Elsevier

Bone

Volume 42, Issue 3, March 2008, Pages 554-564
Bone

Human fetal bone cells associated with ceramic reinforced PLA scaffolds for tissue engineering

https://doi.org/10.1016/j.bone.2007.10.018Get rights and content

Abstract

Fetal bone cells were shown to have an interesting potential for therapeutic use in bone tissue engineering due to their rapid growth rate and their ability to differentiate into mature osteoblasts in vitro. We describe hereafter their capability to promote bone repair in vivo when combined with porous scaffolds based on poly(l-lactic acid) (PLA) obtained by supercritical gas foaming and reinforced with 5 wt.% β-tricalcium phosphate (TCP).

Bone regeneration was assessed by radiography and histology after implantation of PLA/TCP scaffolds alone, seeded with primary fetal bone cells, or coated with demineralized bone matrix. Craniotomy critical size defects and drill defects in the femoral condyle in rats were employed. In the cranial defects, polymer degradation and cortical bone regeneration were studied up to 12 months postoperatively. Complete bone ingrowth was observed after implantation of PLA/TCP constructs seeded with human fetal bone cells. Further tests were conducted in the trabecular neighborhood of femoral condyles, where scaffolds seeded with fetal bone cells also promoted bone repair.

We present here a promising approach for bone tissue engineering using human primary fetal bone cells in combination with porous PLA/TCP structures. Fetal bone cells could be selected regarding osteogenic and immune-related properties, along with their rapid growth, ease of cell banking and associated safety.

Introduction

Fetal bone cells were shown to proliferate, differentiate and finally to mineralize their extra cellular matrix in vitro[1]. For these reasons, we decided to test their association with porous scaffolds for bone repair in vivo.
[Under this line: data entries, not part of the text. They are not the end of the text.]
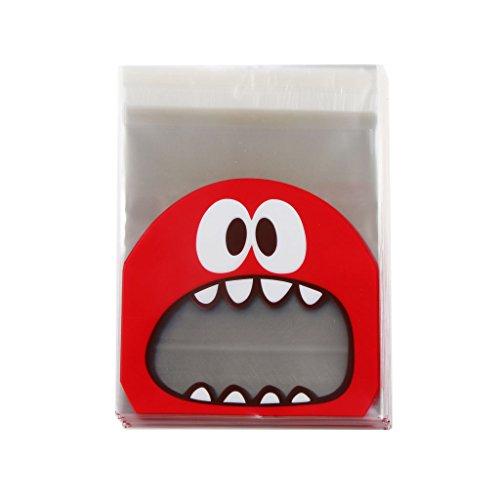 Generic Monster Selbstklebend Cookie Süßigkeiten Beutel Tasche Geschenk - Rot, 10 * 10 + 3cm (Cookie Monster Dekorationen)
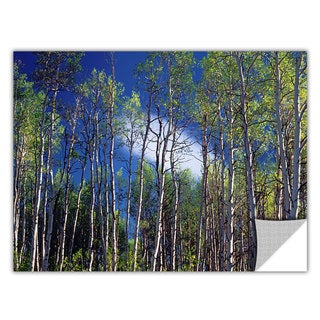 Dean Uhlinger 'Lone Cloud' Removable Wall Art
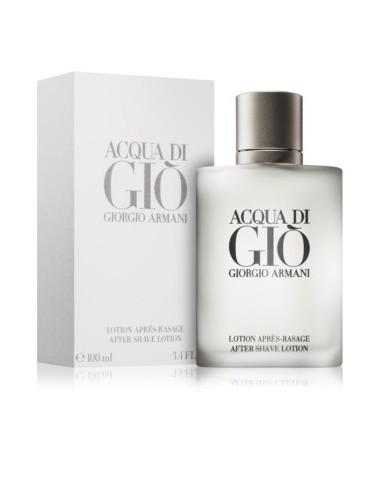 Armani Acqua di Gio' pour Homme After Shave 100 Spray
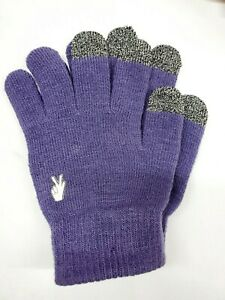 Touch Screen Finger Logic Winter Gloves Women Men Uni-Sex Colors 1 Size Fits All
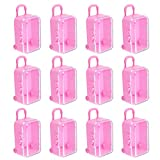 AUEAR, 12 Pack Cute Miniature Travel Case Box Candy Box Party Reception Candy Toy Gift Box Suit for Barbie Wedding Party Decoration (Pink)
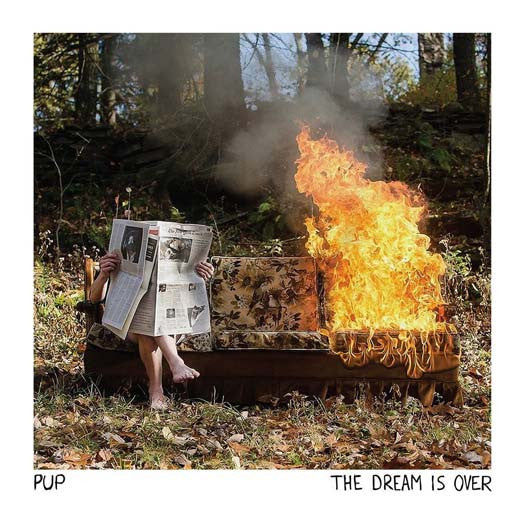 PUP The Dream Is Over Limited Edition Colour LP Vinyl NEW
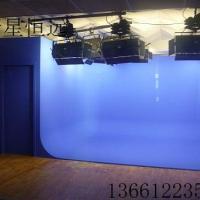 供应演播室声学与灯光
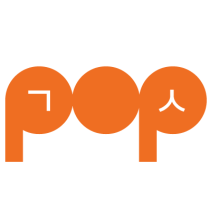 BLACK PINK – STAY – popgasa kpop lyrics
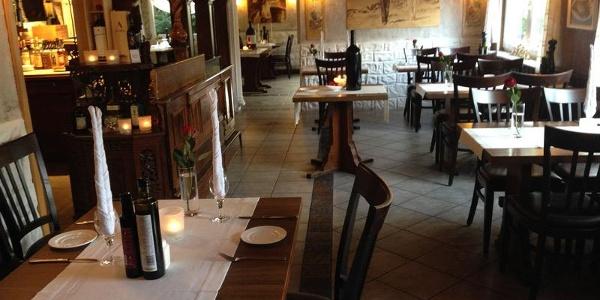 Jannis Orakel Restaurant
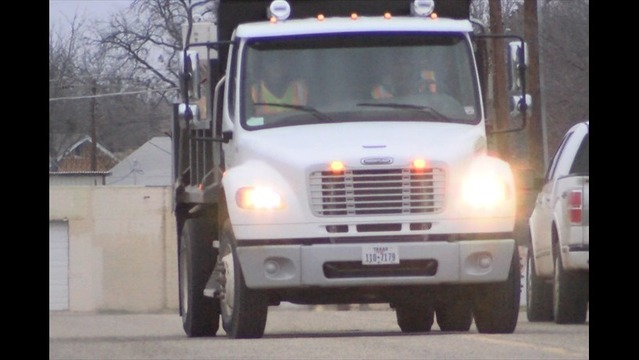 Wichita Falls Crews Spread Ice Chat for Traction on Roads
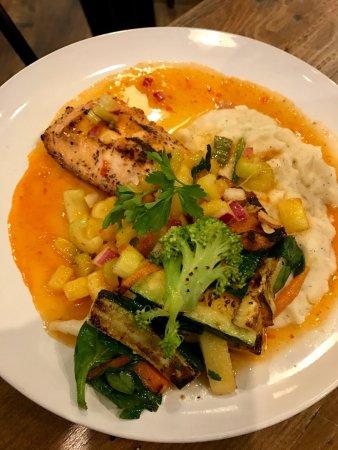 Oak Wood Fire Kitchen Salt Lake City Restaurant Reviews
Ceramic reinforced poly(l-lactic acid) (PLA) structures obtained by melt-extrusion followed by supercritical gas foaming offer suitable conditions for primary human osteoblasts to achieve a full differentiation process in vitro[2]. Moreover, open frames are designed with defined parameters to improve the osteoconductivity, such as porosity, pore size, and connectivity, as well as enhanced mechanical properties [3]. Furthermore, this technique allows producing biocompatible samples without the use of potentially toxic organic solvents [4], [5]. These structures were recently tested in vivo for host tissue induced reactions as well as for their osteoconductive properties [6].

Critical size defect models (CSD) are often used to study orthopaedic materials [7]. A CSD is defined to be the smallest in situ bone wound that would not heal spontaneously by bone formation during the lifespan of the animal [8]. Thus, the CSD created on the bony vault of the cranium (calvaria) represents a severe test for bone graft substitutes. CSDs in the calvaria have been established for different mammalian species [9], [10], [11], [12], [13], [14]. Modelling on parietal bone has been applied on rats from different strains and at various ages [10], [15], [16], [17], [18]. Three months old Sprague–Dawley rats did not spontaneously fill 8 mm diameter lacunae 18 weeks post-surgery [6].

Several animal models are described to test implants in cancellous bone [19], [20], [21] and the femoral condyle is often used for this purpose [22], [23]. Due to its vascularization and the presence of precursor cells, this location is of particular interest to assess in parallel biodegradation and bone repair processes [24].

For cell-based approaches in bone tissue engineering, bone marrow preparations [25], mesenchymal stem cells (MSCs) [26], [27], and osteoprogenitor cells [28] have been used. Recently, fetal bone cells were characterized in vitro to investigate their potential use for tissue engineering [1]. They were shown to be able to proliferate and differentiate into mature osteoblasts in vitro when seeded on PLA/TCP scaffolds [2].

In the present study, we describe the combination of fetal bone cells with PLA/5 wt.% β-tricalcium phosphate (PLA/TCP) implants for cortical and trabecular bone repair. Fetal bone cells were used in their proliferating phase without induction of differentiation to evaluate their osteogenic potential in vivo. In rat cranial defects, cortical bone regeneration was assessed with PLA/TCP implants with and without fetal bone cells as well as with β-tricalcium phosphate matrices (designated as β-TCP Mathys hereafter), corresponding to the composition and structure of chronOS™ scaffolds already used in clinical applications (Mathys, Bettlach, Switzerland). In parallel, both scaffolds were coated with demineralized bone matrix (DBM) to improve their osteoinductivity and to compare them for cortical bone regeneration with scaffolds seeded with cells. To further evaluate the osteoconduction of PLA/TCP implants and the osteogenesis induced by fetal bone cells, PLA/ceramic structures with or without cells were implanted in the metaphyseal trabecular network of rat femoral condyles.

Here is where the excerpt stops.